§ **INSTRUCTION A**:
Reproduce the magazine review word for word from "I haven’t tried" to "issue of Follies.".

§ **TEXT EXCERPT**:
I haven’t tried to hide the fact that overall I’m a fan of Playboy Magazine. Although I like to believe I can honestly say when I think an issue shines or shames, generally I have a very high opinion of the magazine’s standards and it’s attitude on culture and the women who model within it.

But what does that mean? What type of scale am I talking about? To help put my praise in perspective I also have a few vintage “girly” magazines which are contemporary to the era of some of my completed Playboy reviews. I feel knowing how Playboy‘s competition went about things helps illustrate why I feel they are a cut above the rest, and I want to start my reviews of their contemporaries with the August 1968 issue of Follies.

The cover to my copy of Follies, August 1968

I will approach this just like my Playboy reviews. Specifically, this review will first highlight the material deemed worthy of a cover headline, and then I will delve into the other parts of the issue in page order.

But most importantly, I am NOT reviewing the looks of these women. This isn’t about whether Playboy has more attractive women or not; everyone is beautiful and sexy in their own way and I’m not here to judge these women’s bodies. This is about quality of work. This is about content. This is about the magazine respecting the models and the readers. This is about the production value of the item they expected you to buy. This is what I’m judging.

Cover Stories:

Swinger’s Version: The Three Bares on a Hitch-Hike!

Three pages of disappointment. This supposed sexy riff on The Three Bears tells the tale of three nudie movie models walking down a highway unable to hail a ride. Oh, and they’re topless. In an industry of preposterous plots this one is just dumb, with a fourth-wall breaking attempt to wrap it up on the third page that simply further flabbergasts the entire thing. Add the fact that the models are usually staring off in three different vacant directions in each image and the photos aren’t even compelling.

§ **INSTRUCTION B**:
Recast the rows from the line with "instance of hats" to the final line of the rows as a JSON list of strings, one string per line, with blank lines omitted.

§ **EXTRACTED DATA**:
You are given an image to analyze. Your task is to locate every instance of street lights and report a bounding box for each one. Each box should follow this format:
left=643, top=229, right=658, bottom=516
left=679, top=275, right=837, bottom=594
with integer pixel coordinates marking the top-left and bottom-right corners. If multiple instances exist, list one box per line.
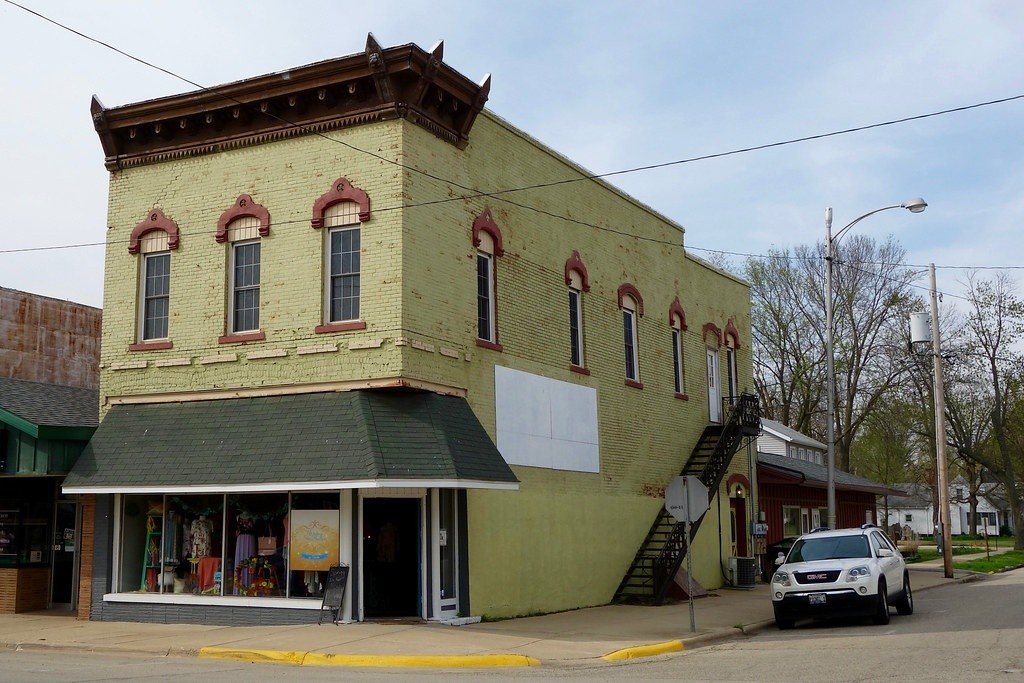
left=826, top=198, right=928, bottom=532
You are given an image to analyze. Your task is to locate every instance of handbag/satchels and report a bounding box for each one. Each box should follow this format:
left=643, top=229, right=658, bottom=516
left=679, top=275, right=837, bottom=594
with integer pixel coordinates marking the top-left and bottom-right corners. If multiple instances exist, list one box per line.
left=258, top=522, right=277, bottom=556
left=158, top=572, right=177, bottom=585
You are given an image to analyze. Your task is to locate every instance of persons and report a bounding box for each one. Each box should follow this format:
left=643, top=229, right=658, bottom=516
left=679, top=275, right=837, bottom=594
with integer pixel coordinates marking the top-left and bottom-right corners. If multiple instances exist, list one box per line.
left=233, top=510, right=256, bottom=595
left=182, top=518, right=192, bottom=558
left=191, top=515, right=213, bottom=558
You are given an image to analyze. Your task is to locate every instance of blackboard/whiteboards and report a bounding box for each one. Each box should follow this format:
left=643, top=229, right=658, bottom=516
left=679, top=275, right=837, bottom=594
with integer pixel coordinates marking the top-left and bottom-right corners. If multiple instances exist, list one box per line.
left=322, top=567, right=350, bottom=606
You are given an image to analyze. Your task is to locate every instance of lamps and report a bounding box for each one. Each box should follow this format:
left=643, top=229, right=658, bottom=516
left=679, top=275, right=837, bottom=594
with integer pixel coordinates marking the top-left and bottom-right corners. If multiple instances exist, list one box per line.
left=737, top=488, right=742, bottom=494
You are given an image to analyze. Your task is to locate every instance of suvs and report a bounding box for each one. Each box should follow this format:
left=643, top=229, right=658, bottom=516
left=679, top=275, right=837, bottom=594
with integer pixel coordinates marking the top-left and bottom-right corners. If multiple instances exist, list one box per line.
left=770, top=522, right=913, bottom=631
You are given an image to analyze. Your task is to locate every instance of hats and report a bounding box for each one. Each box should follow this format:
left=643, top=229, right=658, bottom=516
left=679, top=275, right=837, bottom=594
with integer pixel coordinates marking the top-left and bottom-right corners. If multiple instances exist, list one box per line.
left=240, top=512, right=252, bottom=519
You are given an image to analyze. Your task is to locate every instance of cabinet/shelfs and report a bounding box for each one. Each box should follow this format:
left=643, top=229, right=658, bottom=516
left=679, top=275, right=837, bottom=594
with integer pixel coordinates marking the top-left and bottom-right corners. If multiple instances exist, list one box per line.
left=0, top=508, right=24, bottom=563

§ **FULL OUTPUT A**:
I haven’t tried to hide the fact that overall I’m a fan of Playboy Magazine. Although I like to believe I can honestly say when I think an issue shines or shames, generally I have a very high opinion of the magazine’s standards and it’s attitude on culture and the women who model within it.

But what does that mean? What type of scale am I talking about? To help put my praise in perspective I also have a few vintage “girly” magazines which are contemporary to the era of some of my completed Playboy reviews. I feel knowing how Playboy‘s competition went about things helps illustrate why I feel they are a cut above the rest, and I want to start my reviews of their contemporaries with the August 1968 issue of Follies.

§ **FULL OUTPUT B**:
[
  "You are given an image to analyze. Your task is to locate every instance of hats and report a bounding box for each one. Each box should follow this format:",
  "left=643, top=229, right=658, bottom=516",
  "left=679, top=275, right=837, bottom=594",
  "with integer pixel coordinates marking the top-left and bottom-right corners. If multiple instances exist, list one box per line.",
  "left=240, top=512, right=252, bottom=519",
  "You are given an image to analyze. Your task is to locate every instance of cabinet/shelfs and report a bounding box for each one. Each box should follow this format:",
  "left=643, top=229, right=658, bottom=516",
  "left=679, top=275, right=837, bottom=594",
  "with integer pixel coordinates marking the top-left and bottom-right corners. If multiple instances exist, list one box per line.",
  "left=0, top=508, right=24, bottom=563"
]